### Written task 1
Answer these questions using the Josh Gibson transcript:
(a) Who is the MVP award currently named for?
(b) How many Negro Leagues players' records does Sean Gibson say were found?
(c) What organization is Bob Kendrick president of?

### Passage to read
________
There's also a movement now to rename the Major Leagues annual Most Valuable Player Award for perhaps the greatest Negro Leagues hitter, Josh Gibson, who is sometimes referred to as the Black Babe Ruth. The MVP award is currently named for the baseball commissioner from a hundred years ago, Kenesaw Mountain Landis, who kept segregation in the game during his tenure from 1920 to 1944. Here is Josh Gibson’s son, Sean Gibson, speaking in December about renaming the MVP Award for his dad.
Sean Gibson: It's about poetic justice. What I mean by that is, here we had Kenesaw Mountain Landis who denied African-Americans the opportunity to play baseball, how great or ironic would it be to have someone denied replace his name, someone like Josh Gibson? The last thing I will say is that this MVP Award is not just about Josh Gibson. Yes, it will carry Josh Gibson’s name, but this will carry hundreds and thousands of players. There's 3,400 players of records they found from the Negro Leagues. Most of those guys will carry on that legacy to the MVP Award. It's not just about Josh Gibson, it's about all the great players who were denied from 1920 to 1944 the opportunity to play the Majors.
Brian Lehrer: Sean Gibson, the son of Josh Gibson in December. We are very delighted to have as a guest now to talk about some of the history and some of these great American ballplayers by name, including a few women, by the way, who deserve more historical recognition. Bob Kendrick, president of the Negro Leagues Baseball Museum in Kansas City. Mr. Kendrick, so nice of you to give us some time today. Welcome to WNYC.
Bob Kendrick: Oh, good morning, Brian and thanks so much for having me on the show.
________
(Stored dataset items)
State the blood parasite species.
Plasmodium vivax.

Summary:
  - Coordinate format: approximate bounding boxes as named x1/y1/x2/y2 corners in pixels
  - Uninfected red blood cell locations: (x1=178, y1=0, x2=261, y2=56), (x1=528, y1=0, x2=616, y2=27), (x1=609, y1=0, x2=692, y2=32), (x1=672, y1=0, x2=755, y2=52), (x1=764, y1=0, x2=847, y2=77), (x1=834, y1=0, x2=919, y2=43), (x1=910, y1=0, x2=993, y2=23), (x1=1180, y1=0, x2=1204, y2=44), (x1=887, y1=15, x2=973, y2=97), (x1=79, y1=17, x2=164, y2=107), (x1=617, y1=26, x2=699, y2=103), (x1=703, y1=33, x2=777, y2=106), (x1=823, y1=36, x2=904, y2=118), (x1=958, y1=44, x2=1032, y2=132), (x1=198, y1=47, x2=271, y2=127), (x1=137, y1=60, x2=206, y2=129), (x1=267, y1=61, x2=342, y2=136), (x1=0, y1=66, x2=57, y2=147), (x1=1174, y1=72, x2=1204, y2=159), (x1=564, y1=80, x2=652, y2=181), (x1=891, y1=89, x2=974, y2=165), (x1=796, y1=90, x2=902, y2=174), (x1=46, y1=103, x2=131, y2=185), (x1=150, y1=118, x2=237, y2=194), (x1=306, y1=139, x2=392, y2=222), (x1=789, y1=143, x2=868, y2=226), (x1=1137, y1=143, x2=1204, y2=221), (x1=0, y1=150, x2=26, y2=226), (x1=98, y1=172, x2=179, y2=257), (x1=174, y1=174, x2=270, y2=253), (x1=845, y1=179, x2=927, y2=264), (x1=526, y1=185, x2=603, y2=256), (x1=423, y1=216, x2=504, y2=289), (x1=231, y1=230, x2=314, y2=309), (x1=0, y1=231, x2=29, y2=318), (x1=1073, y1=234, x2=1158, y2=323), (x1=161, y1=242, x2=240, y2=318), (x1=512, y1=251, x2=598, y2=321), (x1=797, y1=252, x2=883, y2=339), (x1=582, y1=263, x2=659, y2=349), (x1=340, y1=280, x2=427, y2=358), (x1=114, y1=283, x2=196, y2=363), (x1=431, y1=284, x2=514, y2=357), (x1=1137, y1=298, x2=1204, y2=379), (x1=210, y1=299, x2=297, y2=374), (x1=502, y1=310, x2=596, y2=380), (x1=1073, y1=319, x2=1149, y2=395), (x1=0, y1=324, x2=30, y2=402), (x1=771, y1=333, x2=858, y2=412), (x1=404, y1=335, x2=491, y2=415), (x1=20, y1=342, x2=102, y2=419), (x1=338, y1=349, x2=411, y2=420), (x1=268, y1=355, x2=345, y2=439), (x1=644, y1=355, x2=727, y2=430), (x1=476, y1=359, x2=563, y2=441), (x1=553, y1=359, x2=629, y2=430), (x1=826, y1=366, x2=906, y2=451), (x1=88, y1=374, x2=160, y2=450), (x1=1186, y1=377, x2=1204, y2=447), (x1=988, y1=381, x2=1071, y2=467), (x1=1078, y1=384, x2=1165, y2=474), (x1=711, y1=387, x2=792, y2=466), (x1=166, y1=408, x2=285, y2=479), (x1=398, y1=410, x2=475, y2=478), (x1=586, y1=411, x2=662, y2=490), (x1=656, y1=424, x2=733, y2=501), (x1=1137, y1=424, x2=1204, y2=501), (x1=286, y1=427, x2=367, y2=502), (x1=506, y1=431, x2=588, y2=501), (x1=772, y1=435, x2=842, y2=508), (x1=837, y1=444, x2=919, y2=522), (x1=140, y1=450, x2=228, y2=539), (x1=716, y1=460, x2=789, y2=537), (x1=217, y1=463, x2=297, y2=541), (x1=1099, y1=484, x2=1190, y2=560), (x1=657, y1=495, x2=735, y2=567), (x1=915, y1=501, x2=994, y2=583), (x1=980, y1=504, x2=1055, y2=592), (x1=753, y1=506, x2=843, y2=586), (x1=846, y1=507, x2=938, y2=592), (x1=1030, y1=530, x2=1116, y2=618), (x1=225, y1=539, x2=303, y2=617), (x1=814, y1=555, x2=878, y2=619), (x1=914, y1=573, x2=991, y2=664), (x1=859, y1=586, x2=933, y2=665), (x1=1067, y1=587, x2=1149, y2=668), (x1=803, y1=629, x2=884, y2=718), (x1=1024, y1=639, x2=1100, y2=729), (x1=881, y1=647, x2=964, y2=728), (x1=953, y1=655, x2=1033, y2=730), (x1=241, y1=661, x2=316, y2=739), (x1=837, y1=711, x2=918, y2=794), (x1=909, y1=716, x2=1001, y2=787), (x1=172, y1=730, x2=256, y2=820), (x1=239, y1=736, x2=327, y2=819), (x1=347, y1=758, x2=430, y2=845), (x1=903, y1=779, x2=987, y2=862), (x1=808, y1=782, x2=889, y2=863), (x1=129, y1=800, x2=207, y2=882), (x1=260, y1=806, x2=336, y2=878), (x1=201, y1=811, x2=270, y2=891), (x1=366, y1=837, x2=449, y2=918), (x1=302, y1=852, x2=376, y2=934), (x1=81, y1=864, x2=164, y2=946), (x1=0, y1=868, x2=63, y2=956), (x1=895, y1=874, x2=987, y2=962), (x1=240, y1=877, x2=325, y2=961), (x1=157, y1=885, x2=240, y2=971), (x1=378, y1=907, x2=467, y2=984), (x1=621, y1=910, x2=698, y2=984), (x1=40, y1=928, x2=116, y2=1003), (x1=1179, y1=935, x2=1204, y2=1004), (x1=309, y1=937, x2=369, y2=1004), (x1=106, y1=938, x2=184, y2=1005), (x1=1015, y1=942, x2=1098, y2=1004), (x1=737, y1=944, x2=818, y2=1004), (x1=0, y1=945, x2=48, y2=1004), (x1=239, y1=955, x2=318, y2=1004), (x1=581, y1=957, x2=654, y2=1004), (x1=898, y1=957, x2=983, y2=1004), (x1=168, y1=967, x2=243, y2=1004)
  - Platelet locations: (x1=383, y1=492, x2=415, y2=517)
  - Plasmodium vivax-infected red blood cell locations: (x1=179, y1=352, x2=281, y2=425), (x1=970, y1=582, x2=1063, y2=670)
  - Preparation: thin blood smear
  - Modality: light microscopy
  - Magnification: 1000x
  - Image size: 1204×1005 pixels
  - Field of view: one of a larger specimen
________
### Written task 2
Print the listing from its first line through the line that contains "Plasmodium vivax.", inclusive, copying each line exactly.

### Task result 1
(a) Kenesaw Mountain Landis
(b) 3,400
(c) The Negro Leagues Baseball Museum in Kansas City

### Task result 2
State the blood parasite species.
Plasmodium vivax.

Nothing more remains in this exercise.